The Legacy of John Williams editor Maurizio Caschetto and contributor Gianmaria Caschetto talk with UnderScore podcast hosts Will & Marty Brueggemann about growing up as brothers listening to the music of John Williams
What happens when you discover and start to love music when you’re still a little kid and share this passion with one of your siblings? This is the starting point of this in-depth discussion between two pairs of brothers with many things in common, specifically the love for the music of John Williams. One of the missions of this website is to celebrate and discuss the huge influence of the Maestro among at least two generations of people who literally grew up and became adults while listening to his music, and how it helped shape lives and even careers of millions of people around the world.
Brothers Will Brueggemann and Marty Brueggemann are two of the most admired podcasters among the niche of film music aficionados on the internet. Their show, UnderScore: A Podcast of Music and Story, offers insightful musical analysis of such major film scores as The Wizard of Oz, Vertigo, Back to the Future, detailing the work of the composers who wrote them through refined and thorough discussions. UnderScore offers a balanced mix of analytical study and historical documentation beyond the fan-based mentality that sometimes plagues discussions about the subject matter. Several episodes focused on the work of their hero John Williams, including multi-part discussions on Star Wars, Raiders of the Lost Ark and E.T. The Extra-Terrestrial. Their podcast also offers interviews with top film music professionals like orchestrator Conrad Pope, composers Joe Kraemer and John Lunn, and engineer Alan Snelling. Will’s and Marty’s approach to the subject of film music is refreshingly direct and profound at the same time, always careful to let the listener understand the overall narrative arc of the score discussed, while also offering analytical examples on the nuts and bolts of the musical grammar (harmony, rhythm, texture) that lies beneath the surface.
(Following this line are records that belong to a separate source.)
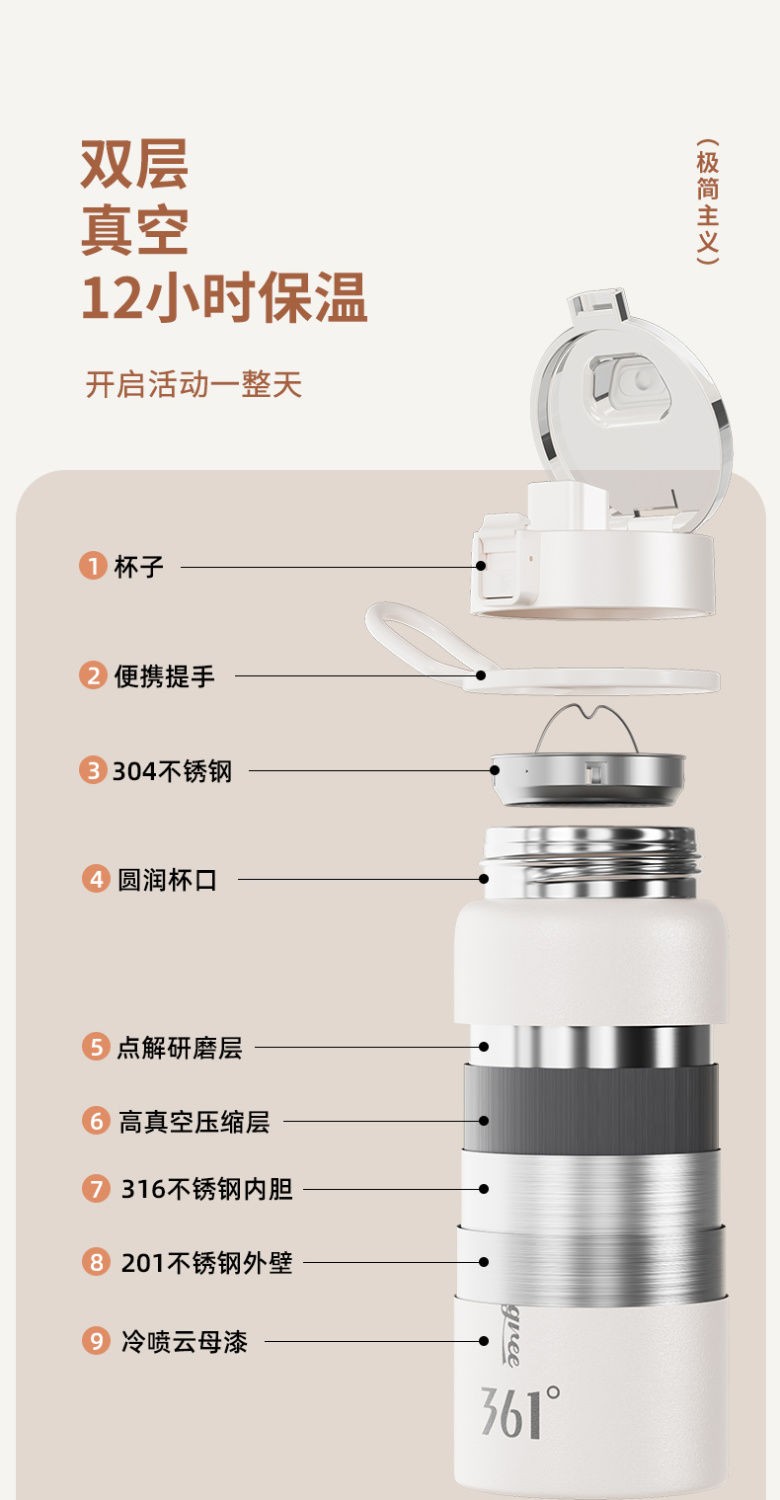 双层
真空
12小时保温

开启活动一整天

（极简主义）

1 杯子

2 便携提手

3 304不锈钢

4 圆润杯口

5 点解研磨层

6 高真空压缩层

7 316不锈钢内胆

8 201不锈钢外壁

9 冷喷云母漆

gree

361°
Their unbridled love for the subject matter, and specifically for John Williams’ music, makes them the perfect guests for this new series of video conversations on The Legacy of John Williams. In this first episode, titled “Growing Up With John Williams”, editor Maurizio Caschetto and contributor/illustrator Gianmaria Caschetto sit down with Will and Marty to discuss what it means to grow up listening to the music of Maestro Williams. Both pairs of brothers were raised in similar contexts and started to fall in love with Williams’ music for such films as Superman, E.T. and Star Wars since childhood (as happened to millions of fans and admirers of the Maestro around the globe). The discussion goes on to talk about Williams’ unrivaled compostional prowess, his daring harmonic choices and his uncanny ability to craft the perfect melody for the film. More thoughts are also offered about what makes John Williams’ music so exciting for kids and young people.
The Legacy of John Williams is focused to celebrate the art of Maestro Williams mainly through talks and articles dedicated to the many musicians and collaborators who worked with him, conversations with esteemed musicians who went to have successful and important careers in the film and music industry, and analytical articles and podcast discussions which can offer historical context and aesthetic perspective for a better and deeper appreciation of Williams’ work and helping to build a reference archive for future students and historians. For this very reason, The Legacy of John Williams usually avoids self-centered writings and autobiographical content, but for this specific conversation I’m happy to make an exception because it blends well to the overall sense and purpose of this project. Having two couples of siblings discussing what it means growing up with John Williams is a testament of the Maestro’s incredible legacy and his ability to touch people’s lives in many different and profound ways.